## Short problem
Edit the data from the line containing "How extended is" through the line containing "Is point (58, 276)", replacing "separation" with "distance" and leaving everything else unchanged. Return only those lines.

## Given records
_ _ _ _ _

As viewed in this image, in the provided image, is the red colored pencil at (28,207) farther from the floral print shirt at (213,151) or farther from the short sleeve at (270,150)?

_ _ _ _ _

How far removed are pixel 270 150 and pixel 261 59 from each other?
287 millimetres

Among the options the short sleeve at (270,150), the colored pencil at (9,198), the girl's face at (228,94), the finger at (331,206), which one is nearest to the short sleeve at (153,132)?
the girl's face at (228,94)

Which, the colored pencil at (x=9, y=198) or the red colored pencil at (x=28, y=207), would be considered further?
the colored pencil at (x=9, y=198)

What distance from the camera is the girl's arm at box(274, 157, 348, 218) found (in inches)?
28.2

_ _ _ _ _

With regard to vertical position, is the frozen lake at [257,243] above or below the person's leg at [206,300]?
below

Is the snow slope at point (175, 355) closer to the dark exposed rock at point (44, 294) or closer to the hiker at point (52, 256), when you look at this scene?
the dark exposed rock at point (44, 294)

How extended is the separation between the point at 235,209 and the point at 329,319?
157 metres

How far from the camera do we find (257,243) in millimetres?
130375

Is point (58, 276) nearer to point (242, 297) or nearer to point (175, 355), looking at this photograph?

_ _ _ _ _

## Complete answer
How extended is the distance between the point at 235,209 and the point at 329,319?
157 metres

How far from the camera do we find (257,243) in millimetres?
130375

Is point (58, 276) nearer to point (242, 297) or nearer to point (175, 355), looking at this photograph?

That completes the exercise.